┌─ PASSAGE PROVIDED

So what do we need to do all this ? The undisturbed trajectory starts at point S, ends at point E (the endpoint of situation A). We will call C the collision point between both lines (red one and trajectory, thus the endpoint of trajectory D).

I will assume we are always in the case of a collision, thus the point of intersection C between the undisturbed trajectory and the surface always exists.

You will also need the vector u that is perpendicular to the surface. Be sure to take a unit vector that points towards the side where the ball is. Thus if your slope has an equation ax+by+c=0, start with the vector ( a/sqrt(a*a+b*b) , b/sqrt(a*a+b*b) ) and multiply both coordinates by -1 if it points to the wrong side.

Then, to shift the line by a distance r in the direction of u, you want the equation a(x-r*u.x)+b(y-r*u.y)+c=0 thus ax+by+c-r*(a*u.x+b*u.y)=0

So if r is the radius and ax+by+c=0 your surface, the red line's equation is ax+by+c+r*sqrt(a*a+b*b)=0 or -r if the ball is beneath the line.

└─

[GIVEN TASK 1]:
Count the lines in the records that contain the string "bbox", and reply with that number alone.

┌─ DATA

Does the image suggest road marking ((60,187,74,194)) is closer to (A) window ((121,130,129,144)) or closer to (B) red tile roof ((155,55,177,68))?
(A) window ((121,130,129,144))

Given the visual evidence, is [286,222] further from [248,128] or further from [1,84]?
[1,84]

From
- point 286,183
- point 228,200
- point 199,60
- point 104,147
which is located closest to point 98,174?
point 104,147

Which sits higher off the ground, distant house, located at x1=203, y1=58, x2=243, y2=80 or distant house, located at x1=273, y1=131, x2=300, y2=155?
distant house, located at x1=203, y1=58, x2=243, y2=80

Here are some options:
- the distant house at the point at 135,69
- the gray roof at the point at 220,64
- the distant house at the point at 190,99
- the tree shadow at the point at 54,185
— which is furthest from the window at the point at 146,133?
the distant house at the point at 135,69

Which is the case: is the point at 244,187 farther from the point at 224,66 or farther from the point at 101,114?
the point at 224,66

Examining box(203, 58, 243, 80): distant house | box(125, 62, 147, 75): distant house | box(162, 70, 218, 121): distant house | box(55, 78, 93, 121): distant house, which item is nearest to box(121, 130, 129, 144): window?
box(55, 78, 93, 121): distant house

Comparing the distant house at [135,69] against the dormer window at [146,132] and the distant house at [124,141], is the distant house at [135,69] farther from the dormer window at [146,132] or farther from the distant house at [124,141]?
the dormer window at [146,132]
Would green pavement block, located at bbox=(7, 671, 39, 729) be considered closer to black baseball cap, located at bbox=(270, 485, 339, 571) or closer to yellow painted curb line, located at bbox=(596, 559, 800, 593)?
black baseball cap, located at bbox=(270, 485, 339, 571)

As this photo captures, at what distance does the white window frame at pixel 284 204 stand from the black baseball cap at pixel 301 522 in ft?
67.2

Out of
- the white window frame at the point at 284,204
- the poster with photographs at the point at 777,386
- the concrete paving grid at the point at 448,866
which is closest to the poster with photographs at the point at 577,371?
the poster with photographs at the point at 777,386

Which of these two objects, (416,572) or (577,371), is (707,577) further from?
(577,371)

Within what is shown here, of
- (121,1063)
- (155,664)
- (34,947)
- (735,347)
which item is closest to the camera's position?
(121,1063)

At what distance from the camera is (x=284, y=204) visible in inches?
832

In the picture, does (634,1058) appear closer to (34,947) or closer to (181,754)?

└─

[GIVEN TASK 2]:
Pick up the passage on a ball colliding with a sloped surface after its last sentence, and carry on with it.

[REPLY 1]:
2

[REPLY 2]:
I will write PQ the vector starting at point P and ending at point Q, thus coordinates of said vector will be (Q.x - P.x, Q.y - P.y) and a . between two vectors will mean a scalar product.

So you can express SE in terms of the variables you named directionX, directionY and dist.

• A) Move center by SE. Yay, finished !
• B) Get C. Move center by SE - 2 * (CE . u) * u : thus the total move, but removing twice the normal component of CE that goes beyond the surface, effectively mirroring the CE vector by that surface.
• C) Get C. Move center by SE - (CE . u) * u : the same, but remove the normal component of CE only once, effectively projecting the CE vector on the red line.
• D) Get C. Move center by SC.